▶ [WORKING DATA]
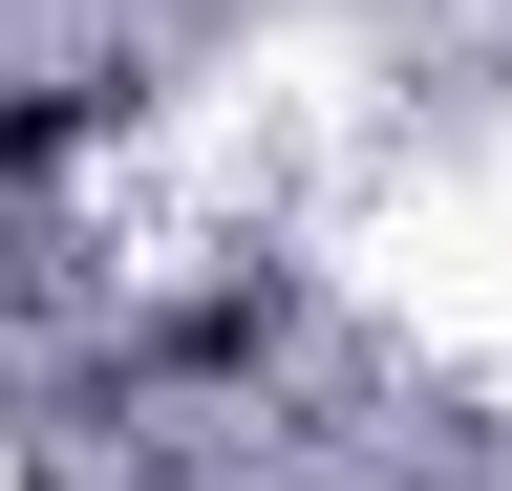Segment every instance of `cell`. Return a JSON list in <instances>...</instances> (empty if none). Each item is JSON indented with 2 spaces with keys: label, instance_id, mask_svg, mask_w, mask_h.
I'll list each match as a JSON object with an SVG mask.
<instances>
[{
  "label": "cell",
  "instance_id": "cell-2",
  "mask_svg": "<svg viewBox=\"0 0 512 491\" xmlns=\"http://www.w3.org/2000/svg\"><path fill=\"white\" fill-rule=\"evenodd\" d=\"M107 107H128V86H22V107H0V193H43V171H64V150H86V129H107Z\"/></svg>",
  "mask_w": 512,
  "mask_h": 491
},
{
  "label": "cell",
  "instance_id": "cell-1",
  "mask_svg": "<svg viewBox=\"0 0 512 491\" xmlns=\"http://www.w3.org/2000/svg\"><path fill=\"white\" fill-rule=\"evenodd\" d=\"M278 321H299L278 278H192L171 321H150V363H171V385H235V363H278Z\"/></svg>",
  "mask_w": 512,
  "mask_h": 491
}]
</instances>
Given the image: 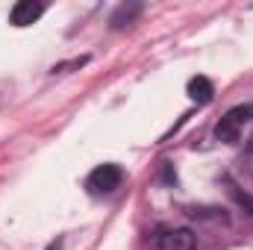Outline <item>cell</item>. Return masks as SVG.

▶ [WHAT IS NEEDED]
Format the listing above, from its first line through the line containing "I'll list each", as a JSON list of strings with one string per line, skipping any blank lines. Leave the pictures out.

▶ [REPLY]
[
  "Segment every instance of `cell`. Return a JSON list in <instances>...</instances> (empty if none). Each item is JSON indented with 2 spaces with keys: label, instance_id, mask_svg, mask_w, mask_h.",
  "I'll list each match as a JSON object with an SVG mask."
]